[Excerpts from a spatial reasoning dataset]
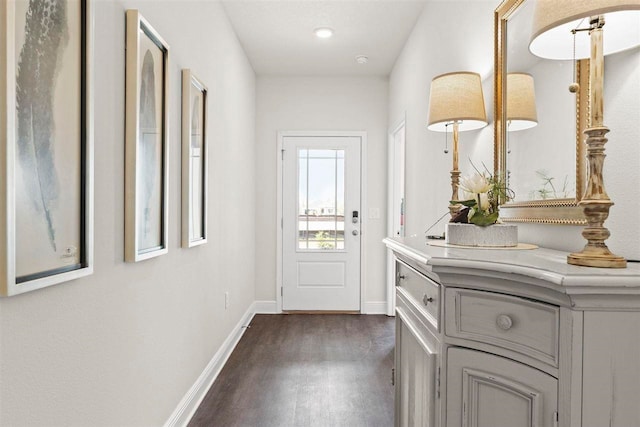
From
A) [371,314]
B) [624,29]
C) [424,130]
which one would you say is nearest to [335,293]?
[371,314]

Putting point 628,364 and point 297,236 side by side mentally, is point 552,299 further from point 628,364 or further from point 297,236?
point 297,236

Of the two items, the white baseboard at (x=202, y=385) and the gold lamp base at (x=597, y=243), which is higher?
the gold lamp base at (x=597, y=243)

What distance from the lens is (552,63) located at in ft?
4.53

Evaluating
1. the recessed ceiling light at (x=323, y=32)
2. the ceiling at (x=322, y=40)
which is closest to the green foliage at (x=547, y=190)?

■ Task to carry out ■
Copy out every line of the data above word for word, omitting the pictures.

■ Expected answer ■
From
A) [371,314]
B) [624,29]
C) [424,130]
which one would you say is nearest to [335,293]?
[371,314]

Putting point 628,364 and point 297,236 side by side mentally, is point 552,299 further from point 628,364 or further from point 297,236?
point 297,236

Of the two items, the white baseboard at (x=202, y=385) and the gold lamp base at (x=597, y=243), which is higher?
the gold lamp base at (x=597, y=243)

What distance from the lens is (552,63) located at in ft?
4.53

Evaluating
1. the recessed ceiling light at (x=323, y=32)
2. the ceiling at (x=322, y=40)
which is closest to the green foliage at (x=547, y=190)?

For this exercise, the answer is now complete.